In occasione dei 25 anni dell’Istituto di Bioetica (ora anche Medical Humanities) dell’Università Cattolica di Roma, la mia intervista al direttore Antonio G. Spagnolo, pubblicata su Avvenire lo scorso 19 ottobre
«La medicina personalizzata rimanda a una bioetica capace di essere attenta ai bisogni del singolo paziente, con discernimento, in contrapposizione a quella che il Papa (nel recente discorso alla Pontificia Accademia per la Vita, Pav) definisce «egolatria », il culto dell’io. Una istituzione come l’Università Cattolica non può trascurare la necessità della formazione alla bioetica di tutti gli studenti dei suoi corsi di laurea di indirizzo medico-sanitario ». Antonio G. Spagnolo è il direttore dell’Istituto di Bioetica e Medical Humanities dell’Università Cattolica di Roma, che ha di recente celebrato i suoi 25 anni con un convegno di studi che ha posto al centro proprio la formazione bioetica in ambitosanitario.
Che significato ha avuto il vostro convegno?
È stata l’occasione per ripercorrere la storia dell’introduzione della bioetica nell’insegnamento universitario della Cattolica. Fin dal 1985 esisteva il Centro di Bioetica fondato dal cardinale Elio Sgreccia, ma solo nel 1992 – con un decreto rettorale – è stato introdotto l’Istituto di Bioetica. Sgreccia è stato il primo direttore e il primo professore ordinario di Bioetica: intorno a lui è cresciuta la nostra «scuola». L’aspetto formativo resta uno dei nostri compiti principali, assieme alla ricerca e all’assistenza con le consulenze etiche al letto dei pazienti.

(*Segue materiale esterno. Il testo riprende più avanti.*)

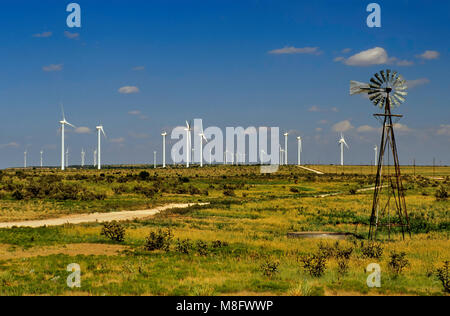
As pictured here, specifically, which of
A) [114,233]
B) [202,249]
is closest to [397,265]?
[202,249]

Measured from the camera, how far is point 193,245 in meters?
24.3

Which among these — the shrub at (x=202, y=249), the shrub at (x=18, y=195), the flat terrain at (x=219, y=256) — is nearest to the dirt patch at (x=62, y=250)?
the flat terrain at (x=219, y=256)

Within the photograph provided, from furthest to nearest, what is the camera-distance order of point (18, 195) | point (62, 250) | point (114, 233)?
point (18, 195) < point (114, 233) < point (62, 250)

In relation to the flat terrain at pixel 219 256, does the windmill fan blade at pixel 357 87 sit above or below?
above

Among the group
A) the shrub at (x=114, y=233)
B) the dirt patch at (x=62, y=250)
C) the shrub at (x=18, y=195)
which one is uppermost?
the shrub at (x=18, y=195)

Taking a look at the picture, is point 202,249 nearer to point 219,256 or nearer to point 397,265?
point 219,256

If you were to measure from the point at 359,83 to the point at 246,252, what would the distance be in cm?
1377

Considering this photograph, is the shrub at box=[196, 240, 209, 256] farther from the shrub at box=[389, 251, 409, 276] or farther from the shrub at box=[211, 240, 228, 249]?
the shrub at box=[389, 251, 409, 276]

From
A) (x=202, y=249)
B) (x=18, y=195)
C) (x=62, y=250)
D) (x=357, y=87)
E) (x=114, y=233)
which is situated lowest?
(x=62, y=250)

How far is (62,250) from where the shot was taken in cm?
2286

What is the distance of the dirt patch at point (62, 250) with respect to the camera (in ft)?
71.2

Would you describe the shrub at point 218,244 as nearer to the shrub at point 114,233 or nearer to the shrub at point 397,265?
the shrub at point 114,233

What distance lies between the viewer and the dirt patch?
71.2 feet
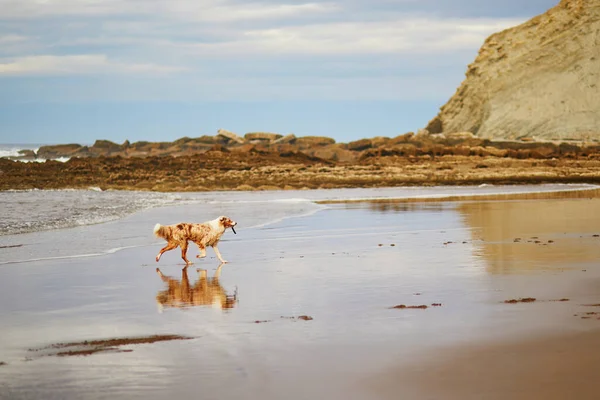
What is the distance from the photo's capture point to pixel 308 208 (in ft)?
99.8

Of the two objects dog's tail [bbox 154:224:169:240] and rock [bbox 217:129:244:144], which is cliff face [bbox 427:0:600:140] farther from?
dog's tail [bbox 154:224:169:240]

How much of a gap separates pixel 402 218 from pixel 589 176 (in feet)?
101

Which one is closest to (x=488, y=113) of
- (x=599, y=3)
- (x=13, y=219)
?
(x=599, y=3)

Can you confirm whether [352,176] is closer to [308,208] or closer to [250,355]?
[308,208]

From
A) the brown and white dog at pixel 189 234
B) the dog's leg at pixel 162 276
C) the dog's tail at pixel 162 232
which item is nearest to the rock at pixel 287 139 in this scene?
the brown and white dog at pixel 189 234

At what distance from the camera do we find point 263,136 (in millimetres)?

Oltre all’aspetto storico (è stato interessante rivedere ex alunni ora punti di riferimento di centri di bioetica nel mondo, e anche sacerdoti ora vescovi), abbiamo sottolineato l’importanza di formare in bioetica i professionisti sanitari in diversi ambiti.
Quali in particolare?
Abbiamo tenuto presenti le tre aree principali in cui è inserita la bioetica a livello sanitario: la medicina legale, la filosofia del diritto e le medical humanities (inclusa la storia della medicina), a cui è stata «allargata » la nostra stessa denominazione. Infatti l’Istituto stava iniziando a muoversi nella direzione di educare gli studenti nelle scienze umane, nell’antropologia, nella storia della medicina e nella medicina narrativa. Abbiamo voluto mettere in evidenza questi aspetti nell’Istituto anche per sottolinearne la specificità rispetto al Centro di Ateneo di Bioetica che si occupa di temi più fondativi.
Quale messaggio trae un Istituto universitario dal recente discorso del Papa alla Pav?
Papa Francesco ha affidato agli accademici della Pav una sorta di compito perché affrontino alcune emergenze, quali il materialismo tecnocratico, la ricomposizione della frattura tra le generazioni, la manipolazione della differenza sessuale. La politica sembra dare poco spazio alla bioetica: in Italia il Comitato nazionale per la bioetica è scaduto ma non sembra esserci interesse a rinnovarlo, e negli Stati Uniti, Donald Trump non ha più rinominato la commissione presidenziale di bioetica. Con lo stile puntato sul dialogo, il Papa parla della necessità di riportare «una più autentica sapienza della vita all’attenzione dei popoli». Sulla differenza sessuale sta emergendo dalla ricerca clinica e dalle neuroscienze una diversità di substrato tra l’essere maschio e femmina, un’oggettività di natura che non può essere ignorata. In questo senso va inteso il nuovo Centro di ricerca istituito nell’Università Cattolica, che si occupa di medicina di genere, cioè della necessità di impostare le cure sulle differenze di genere.
Servirà anche nella formazione?
Certo, quest’anno abbiamo previsto per la prima volta un corso in bioetica indirizzato a tutte le professioni di cura: non solo medici ma anche infermieri, fisioterapisti, riabilitatori… Il corso si svolgerà in cinque fine settimana tra febbraio e giugno 2018 (le iscrizioni si chiudono il 2 febbraio). È importante una formazione che mostri l’unicità della persona come soggetto di assistenza, ricerca e didattica. In un ospedale universitario è allo stesso tempo normale e doveroso.